DATASET >>
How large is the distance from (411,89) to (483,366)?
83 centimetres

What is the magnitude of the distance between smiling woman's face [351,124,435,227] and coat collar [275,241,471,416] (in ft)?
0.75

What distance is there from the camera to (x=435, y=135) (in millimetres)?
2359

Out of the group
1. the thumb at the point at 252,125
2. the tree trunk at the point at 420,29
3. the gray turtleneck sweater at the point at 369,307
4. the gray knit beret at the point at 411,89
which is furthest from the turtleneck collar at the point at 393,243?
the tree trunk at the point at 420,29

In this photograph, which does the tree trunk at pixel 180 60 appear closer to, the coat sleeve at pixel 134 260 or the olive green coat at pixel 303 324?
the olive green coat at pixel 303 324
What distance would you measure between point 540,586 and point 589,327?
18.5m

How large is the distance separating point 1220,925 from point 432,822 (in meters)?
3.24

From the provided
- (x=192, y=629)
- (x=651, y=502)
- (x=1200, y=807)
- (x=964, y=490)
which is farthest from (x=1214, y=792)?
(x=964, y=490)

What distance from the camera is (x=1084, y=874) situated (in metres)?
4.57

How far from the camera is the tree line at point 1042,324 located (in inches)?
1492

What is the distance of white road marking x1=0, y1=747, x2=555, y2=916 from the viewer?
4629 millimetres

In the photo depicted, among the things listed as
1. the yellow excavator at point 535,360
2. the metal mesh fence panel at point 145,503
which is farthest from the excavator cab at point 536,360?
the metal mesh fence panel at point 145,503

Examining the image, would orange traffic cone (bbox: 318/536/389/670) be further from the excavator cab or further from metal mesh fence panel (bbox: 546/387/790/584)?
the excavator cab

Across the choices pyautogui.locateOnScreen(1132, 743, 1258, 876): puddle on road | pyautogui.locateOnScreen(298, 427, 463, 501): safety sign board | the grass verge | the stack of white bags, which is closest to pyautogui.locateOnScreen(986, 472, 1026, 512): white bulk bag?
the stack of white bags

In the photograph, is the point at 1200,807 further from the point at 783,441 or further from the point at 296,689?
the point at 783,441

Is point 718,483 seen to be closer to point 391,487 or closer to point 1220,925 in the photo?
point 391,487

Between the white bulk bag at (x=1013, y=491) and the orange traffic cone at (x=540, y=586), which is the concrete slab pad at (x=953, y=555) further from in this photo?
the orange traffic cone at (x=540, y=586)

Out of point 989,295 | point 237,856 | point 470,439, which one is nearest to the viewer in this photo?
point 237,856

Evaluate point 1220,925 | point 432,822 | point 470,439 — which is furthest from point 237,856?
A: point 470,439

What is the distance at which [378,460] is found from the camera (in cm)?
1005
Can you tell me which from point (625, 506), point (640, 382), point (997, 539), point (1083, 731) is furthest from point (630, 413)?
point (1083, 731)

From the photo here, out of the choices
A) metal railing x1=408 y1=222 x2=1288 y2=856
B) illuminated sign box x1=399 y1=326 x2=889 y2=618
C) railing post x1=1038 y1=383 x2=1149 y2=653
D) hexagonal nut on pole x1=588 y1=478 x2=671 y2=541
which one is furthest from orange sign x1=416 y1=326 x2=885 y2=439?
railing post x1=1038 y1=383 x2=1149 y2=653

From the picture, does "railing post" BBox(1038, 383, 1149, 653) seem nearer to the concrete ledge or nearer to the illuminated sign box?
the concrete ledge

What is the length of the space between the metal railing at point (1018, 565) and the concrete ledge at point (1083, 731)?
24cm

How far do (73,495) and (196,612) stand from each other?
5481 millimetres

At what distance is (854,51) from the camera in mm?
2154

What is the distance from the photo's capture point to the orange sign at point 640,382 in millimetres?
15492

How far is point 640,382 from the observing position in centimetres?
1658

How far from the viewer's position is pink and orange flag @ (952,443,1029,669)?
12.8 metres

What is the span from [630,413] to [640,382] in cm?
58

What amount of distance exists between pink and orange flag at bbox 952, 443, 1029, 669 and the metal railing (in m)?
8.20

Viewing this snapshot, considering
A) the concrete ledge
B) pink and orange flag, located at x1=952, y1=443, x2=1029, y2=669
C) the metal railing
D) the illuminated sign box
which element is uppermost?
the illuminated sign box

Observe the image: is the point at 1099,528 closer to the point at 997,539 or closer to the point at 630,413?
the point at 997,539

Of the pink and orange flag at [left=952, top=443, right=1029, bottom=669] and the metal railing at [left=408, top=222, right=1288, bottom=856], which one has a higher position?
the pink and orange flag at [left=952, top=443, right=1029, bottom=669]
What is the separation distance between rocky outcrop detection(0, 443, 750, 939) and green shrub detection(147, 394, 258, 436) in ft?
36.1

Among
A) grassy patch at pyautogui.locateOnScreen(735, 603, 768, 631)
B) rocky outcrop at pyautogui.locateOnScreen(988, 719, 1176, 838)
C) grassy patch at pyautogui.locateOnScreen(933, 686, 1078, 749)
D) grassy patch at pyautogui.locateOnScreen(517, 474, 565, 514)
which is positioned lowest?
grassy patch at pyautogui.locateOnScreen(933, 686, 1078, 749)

AIM OF THE TASK >> Would you give again, word for word, every line from the one with "What amount of" through the final line of the listing above?

TASK OUTPUT >>
What amount of distance exists between pink and orange flag at bbox 952, 443, 1029, 669 and the metal railing (in m)?
8.20

Viewing this snapshot, considering
A) the concrete ledge
B) pink and orange flag, located at x1=952, y1=443, x2=1029, y2=669
C) the metal railing
D) the illuminated sign box
which element is uppermost?
the illuminated sign box

Observe the image: is the point at 1099,528 closer to the point at 997,539 or closer to the point at 630,413?
the point at 997,539

Of the pink and orange flag at [left=952, top=443, right=1029, bottom=669] and the metal railing at [left=408, top=222, right=1288, bottom=856], which one has a higher position?
the pink and orange flag at [left=952, top=443, right=1029, bottom=669]
What is the separation distance between rocky outcrop detection(0, 443, 750, 939) and green shrub detection(147, 394, 258, 436) in ft?
36.1

Among
A) grassy patch at pyautogui.locateOnScreen(735, 603, 768, 631)
B) rocky outcrop at pyautogui.locateOnScreen(988, 719, 1176, 838)
C) grassy patch at pyautogui.locateOnScreen(933, 686, 1078, 749)
D) grassy patch at pyautogui.locateOnScreen(517, 474, 565, 514)
which is positioned lowest?
grassy patch at pyautogui.locateOnScreen(933, 686, 1078, 749)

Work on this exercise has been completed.